__STATED GOAL__. Copy out the data word for word, from the line that contains "What is the distance" through the end of the data.
------------------------------
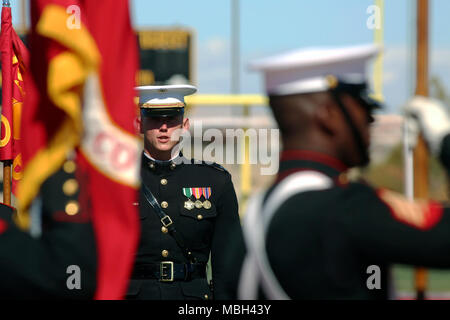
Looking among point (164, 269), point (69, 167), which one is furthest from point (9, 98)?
point (69, 167)

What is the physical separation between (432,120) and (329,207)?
0.38 metres

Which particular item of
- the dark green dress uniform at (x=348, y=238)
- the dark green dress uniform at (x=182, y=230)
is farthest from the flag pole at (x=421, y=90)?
the dark green dress uniform at (x=348, y=238)

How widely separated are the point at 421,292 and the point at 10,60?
2.63 meters

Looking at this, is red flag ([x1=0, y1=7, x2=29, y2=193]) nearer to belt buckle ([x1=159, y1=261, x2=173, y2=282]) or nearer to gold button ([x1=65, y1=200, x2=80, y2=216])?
belt buckle ([x1=159, y1=261, x2=173, y2=282])

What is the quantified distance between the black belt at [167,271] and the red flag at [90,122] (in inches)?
63.1

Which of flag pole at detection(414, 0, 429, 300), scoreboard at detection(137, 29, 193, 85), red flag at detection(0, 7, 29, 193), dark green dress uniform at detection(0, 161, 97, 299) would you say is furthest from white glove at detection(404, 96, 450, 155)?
scoreboard at detection(137, 29, 193, 85)

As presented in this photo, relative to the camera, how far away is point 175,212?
4113 mm

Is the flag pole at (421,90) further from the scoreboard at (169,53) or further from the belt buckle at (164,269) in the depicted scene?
the scoreboard at (169,53)

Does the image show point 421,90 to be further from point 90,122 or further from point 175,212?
point 90,122

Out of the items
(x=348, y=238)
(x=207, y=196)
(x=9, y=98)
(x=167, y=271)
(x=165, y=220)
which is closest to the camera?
(x=348, y=238)

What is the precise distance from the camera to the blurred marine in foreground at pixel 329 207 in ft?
6.40

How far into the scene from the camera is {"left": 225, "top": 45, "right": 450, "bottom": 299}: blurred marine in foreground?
76.7 inches
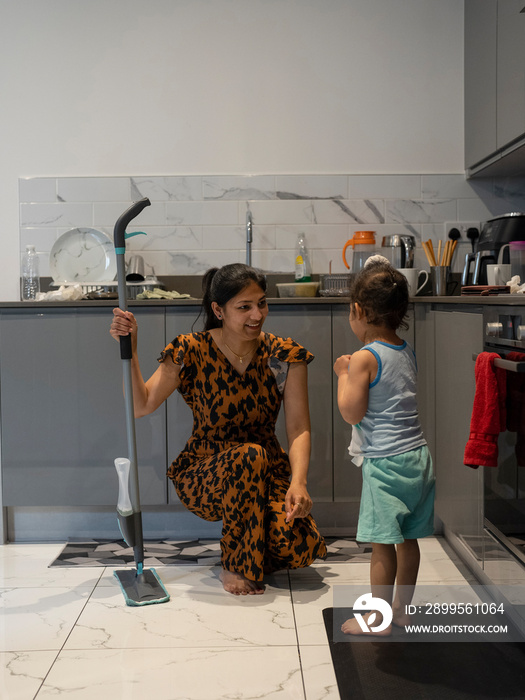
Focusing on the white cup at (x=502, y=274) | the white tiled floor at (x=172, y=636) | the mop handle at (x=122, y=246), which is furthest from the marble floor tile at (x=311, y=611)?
the white cup at (x=502, y=274)

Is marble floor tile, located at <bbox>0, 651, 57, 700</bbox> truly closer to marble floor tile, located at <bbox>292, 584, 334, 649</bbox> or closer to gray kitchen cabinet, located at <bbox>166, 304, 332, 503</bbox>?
marble floor tile, located at <bbox>292, 584, 334, 649</bbox>

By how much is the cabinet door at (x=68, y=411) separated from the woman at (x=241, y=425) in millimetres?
407

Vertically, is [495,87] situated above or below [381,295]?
above

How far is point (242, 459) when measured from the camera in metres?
2.26

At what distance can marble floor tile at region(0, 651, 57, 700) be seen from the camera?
169 centimetres

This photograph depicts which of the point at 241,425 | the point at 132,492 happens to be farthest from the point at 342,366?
the point at 132,492

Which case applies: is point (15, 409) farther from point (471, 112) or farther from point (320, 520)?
point (471, 112)

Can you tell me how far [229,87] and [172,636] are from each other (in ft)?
7.56

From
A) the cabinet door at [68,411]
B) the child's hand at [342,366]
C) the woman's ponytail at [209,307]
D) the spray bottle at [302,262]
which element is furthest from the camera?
the spray bottle at [302,262]

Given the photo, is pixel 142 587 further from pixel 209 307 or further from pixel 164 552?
pixel 209 307

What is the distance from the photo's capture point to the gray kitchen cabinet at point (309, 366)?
283cm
------------------------------
__SOLVED PROBLEM__.
What is the distance from the photo's capture point to the gray kitchen cabinet at point (309, 366)?
283cm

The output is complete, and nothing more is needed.